#### CHALLENGE:
Please copy all of the data below word for word, leaving out the pictures.

#### RECORDS FOR PROCESSING:
________
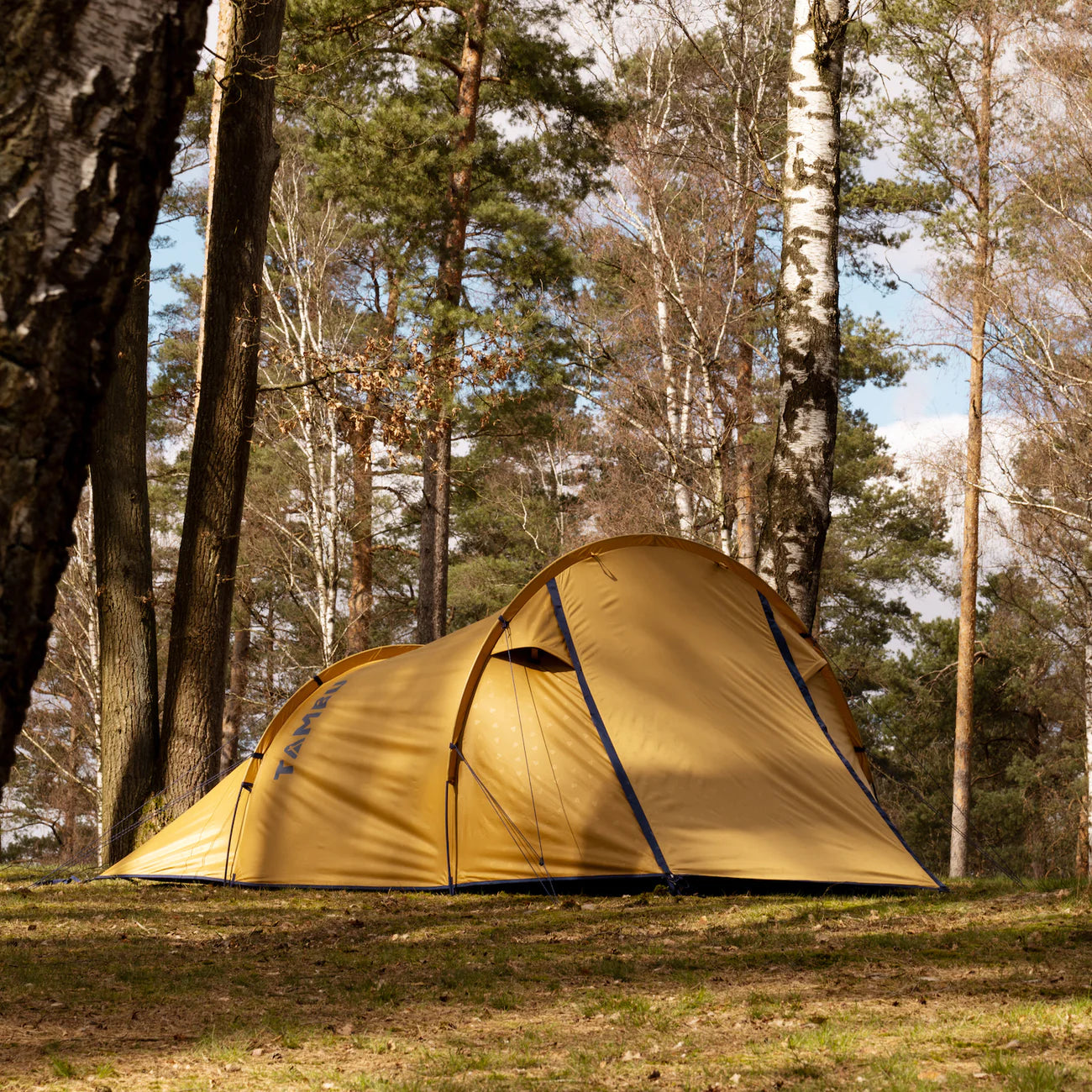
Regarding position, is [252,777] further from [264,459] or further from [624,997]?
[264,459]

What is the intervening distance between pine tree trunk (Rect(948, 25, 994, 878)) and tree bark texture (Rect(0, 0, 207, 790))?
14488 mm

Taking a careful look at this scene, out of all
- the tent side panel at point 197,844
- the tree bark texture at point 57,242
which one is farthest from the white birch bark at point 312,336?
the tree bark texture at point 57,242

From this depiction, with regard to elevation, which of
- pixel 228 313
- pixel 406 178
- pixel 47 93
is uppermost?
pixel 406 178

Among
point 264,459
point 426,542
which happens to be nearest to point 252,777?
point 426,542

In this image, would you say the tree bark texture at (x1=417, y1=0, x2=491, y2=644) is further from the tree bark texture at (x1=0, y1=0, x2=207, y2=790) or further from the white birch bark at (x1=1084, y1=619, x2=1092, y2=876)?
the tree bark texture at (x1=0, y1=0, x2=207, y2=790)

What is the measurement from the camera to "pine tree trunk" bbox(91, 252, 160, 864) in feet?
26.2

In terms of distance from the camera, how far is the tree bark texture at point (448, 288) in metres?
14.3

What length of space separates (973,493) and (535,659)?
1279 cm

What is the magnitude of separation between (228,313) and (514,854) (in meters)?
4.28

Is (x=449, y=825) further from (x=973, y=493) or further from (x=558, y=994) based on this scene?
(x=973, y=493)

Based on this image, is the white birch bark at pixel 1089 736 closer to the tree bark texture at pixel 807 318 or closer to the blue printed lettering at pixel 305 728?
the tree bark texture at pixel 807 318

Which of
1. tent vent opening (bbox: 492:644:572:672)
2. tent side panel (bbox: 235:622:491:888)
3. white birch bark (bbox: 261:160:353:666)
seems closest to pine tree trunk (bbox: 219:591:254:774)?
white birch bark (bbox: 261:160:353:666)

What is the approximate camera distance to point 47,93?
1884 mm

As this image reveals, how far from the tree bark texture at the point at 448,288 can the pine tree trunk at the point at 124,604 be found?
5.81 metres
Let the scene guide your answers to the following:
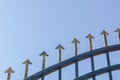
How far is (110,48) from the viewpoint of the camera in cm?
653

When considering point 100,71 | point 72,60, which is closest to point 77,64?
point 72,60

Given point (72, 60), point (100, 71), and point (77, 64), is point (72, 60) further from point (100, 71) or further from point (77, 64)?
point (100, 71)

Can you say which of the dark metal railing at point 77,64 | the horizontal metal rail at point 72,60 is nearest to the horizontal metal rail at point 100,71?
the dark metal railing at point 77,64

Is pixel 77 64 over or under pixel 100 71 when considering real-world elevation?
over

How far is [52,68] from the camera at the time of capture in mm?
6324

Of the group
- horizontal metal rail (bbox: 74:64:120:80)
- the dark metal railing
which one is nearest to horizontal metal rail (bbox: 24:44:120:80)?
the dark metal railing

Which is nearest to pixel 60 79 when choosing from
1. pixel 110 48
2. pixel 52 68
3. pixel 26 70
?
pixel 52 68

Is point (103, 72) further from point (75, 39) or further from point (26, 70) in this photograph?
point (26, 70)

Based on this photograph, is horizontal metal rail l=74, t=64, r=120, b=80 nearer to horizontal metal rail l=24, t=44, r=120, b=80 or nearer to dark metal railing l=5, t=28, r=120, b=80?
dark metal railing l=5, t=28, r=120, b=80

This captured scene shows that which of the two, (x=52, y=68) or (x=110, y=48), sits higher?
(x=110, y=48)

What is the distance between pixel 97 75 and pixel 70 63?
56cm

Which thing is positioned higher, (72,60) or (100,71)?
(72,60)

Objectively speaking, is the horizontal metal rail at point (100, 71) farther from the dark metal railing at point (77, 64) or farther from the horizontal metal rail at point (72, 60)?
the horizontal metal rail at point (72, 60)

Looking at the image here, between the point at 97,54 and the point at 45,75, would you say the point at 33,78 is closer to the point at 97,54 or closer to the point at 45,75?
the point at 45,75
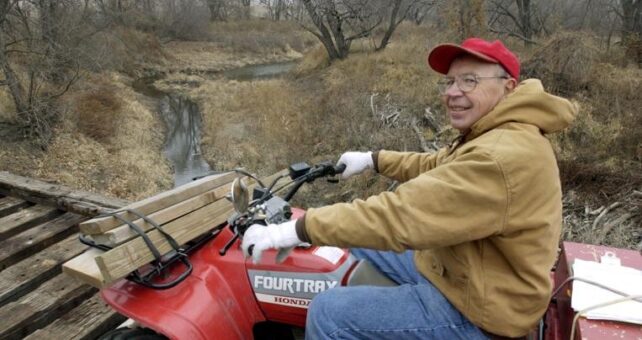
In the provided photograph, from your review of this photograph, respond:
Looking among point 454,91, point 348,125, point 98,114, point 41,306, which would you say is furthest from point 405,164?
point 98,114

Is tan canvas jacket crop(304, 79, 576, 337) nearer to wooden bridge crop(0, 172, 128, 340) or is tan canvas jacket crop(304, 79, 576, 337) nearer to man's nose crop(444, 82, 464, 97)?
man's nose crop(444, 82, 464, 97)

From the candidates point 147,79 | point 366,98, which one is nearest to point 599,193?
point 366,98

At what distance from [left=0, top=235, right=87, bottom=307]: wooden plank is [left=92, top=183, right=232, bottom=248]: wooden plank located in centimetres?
________
#### SOLUTION FOR THIS TASK:
Regarding position, is [252,777] further from [264,459] or further from [624,997]?
[264,459]

What is the intervening distance between pine tree trunk (Rect(948, 25, 994, 878)) and tree bark texture (Rect(0, 0, 207, 790))?
14488 mm

Taking a careful look at this scene, out of all
- the tent side panel at point 197,844
- the tree bark texture at point 57,242
which one is farthest from the white birch bark at point 312,336?
the tree bark texture at point 57,242

From this depiction, with regard to elevation, which of
- pixel 228 313
- pixel 406 178
- pixel 47 93
is uppermost?
pixel 406 178

Among
point 264,459
point 426,542
which happens to be nearest to point 252,777?
point 426,542

In this image, would you say the tree bark texture at (x1=417, y1=0, x2=491, y2=644) is further from the tree bark texture at (x1=0, y1=0, x2=207, y2=790) or further from the white birch bark at (x1=1084, y1=619, x2=1092, y2=876)?
the tree bark texture at (x1=0, y1=0, x2=207, y2=790)

What is the measurement from the camera to "pine tree trunk" bbox(91, 252, 160, 864) in feet?
26.2

In terms of distance from the camera, how far is the tree bark texture at point (448, 288) in metres?
14.3

What length of space separates (973,493) and (535,659)?
1279 cm

What is the magnitude of separation between (228,313) and (514,854) (in meters)?
4.28

Is (x=449, y=825) further from (x=973, y=493) or further from (x=558, y=994) based on this scene?
(x=973, y=493)

Based on this image, is the white birch bark at pixel 1089 736 closer to the tree bark texture at pixel 807 318 or closer to the blue printed lettering at pixel 305 728?
the tree bark texture at pixel 807 318

Which of
1. tent vent opening (bbox: 492:644:572:672)
2. tent side panel (bbox: 235:622:491:888)
3. white birch bark (bbox: 261:160:353:666)
seems closest to pine tree trunk (bbox: 219:591:254:774)?
white birch bark (bbox: 261:160:353:666)

What is the approximate camera distance to point 47,93?
1884 mm

As this image reveals, how far from the tree bark texture at the point at 448,288 can the pine tree trunk at the point at 124,604 be found?
5.81 metres
Let the scene guide your answers to the following:
How far is (110,48) from the viewpoint of the camera in cm?
653

When considering point 100,71 | point 72,60, which is closest to point 77,64?
point 72,60

Given point (72, 60), point (100, 71), and point (77, 64), is point (72, 60) further from point (100, 71) or further from point (77, 64)?
point (100, 71)

Can you say which of the dark metal railing at point 77,64 | the horizontal metal rail at point 72,60 is nearest to the horizontal metal rail at point 100,71?
the dark metal railing at point 77,64

Is pixel 77 64 over or under pixel 100 71 when considering real-world elevation?
over

How far is [52,68] from the camera at the time of capture in mm?
6324

Of the group
- horizontal metal rail (bbox: 74:64:120:80)
- the dark metal railing
which one is nearest to horizontal metal rail (bbox: 24:44:120:80)?
the dark metal railing

Which is nearest to pixel 60 79 when choosing from
1. pixel 110 48
2. pixel 52 68
3. pixel 26 70
?
pixel 52 68

Is point (103, 72) further from point (75, 39) or further from point (26, 70) in this photograph?
point (26, 70)

Based on this photograph, is horizontal metal rail l=74, t=64, r=120, b=80 nearer to horizontal metal rail l=24, t=44, r=120, b=80 or nearer to dark metal railing l=5, t=28, r=120, b=80?
dark metal railing l=5, t=28, r=120, b=80

This captured scene shows that which of the two, (x=52, y=68) or (x=110, y=48), sits higher?
(x=110, y=48)

What is the distance between pixel 97 75 and pixel 70 63?
56cm

Which thing is positioned higher, (72,60) or (100,71)?
(72,60)

Objectively speaking, is the horizontal metal rail at point (100, 71) farther from the dark metal railing at point (77, 64) or farther from the horizontal metal rail at point (72, 60)?
the horizontal metal rail at point (72, 60)

Looking at the image here, between the point at 97,54 and the point at 45,75, would you say the point at 33,78 is closer to the point at 97,54 or closer to the point at 45,75?
the point at 45,75
In the provided photograph, from your review of this photograph, respond:
Looking among point 454,91, point 348,125, point 98,114, point 41,306, which would you say is furthest from point 405,164?
point 98,114

Is tan canvas jacket crop(304, 79, 576, 337) nearer to wooden bridge crop(0, 172, 128, 340) or is tan canvas jacket crop(304, 79, 576, 337) nearer to man's nose crop(444, 82, 464, 97)?
man's nose crop(444, 82, 464, 97)

From the candidates point 147,79 | point 366,98, which one is nearest to point 599,193?
point 366,98

At what distance from [left=0, top=235, right=87, bottom=307]: wooden plank is [left=92, top=183, right=232, bottom=248]: wooden plank located in centimetres?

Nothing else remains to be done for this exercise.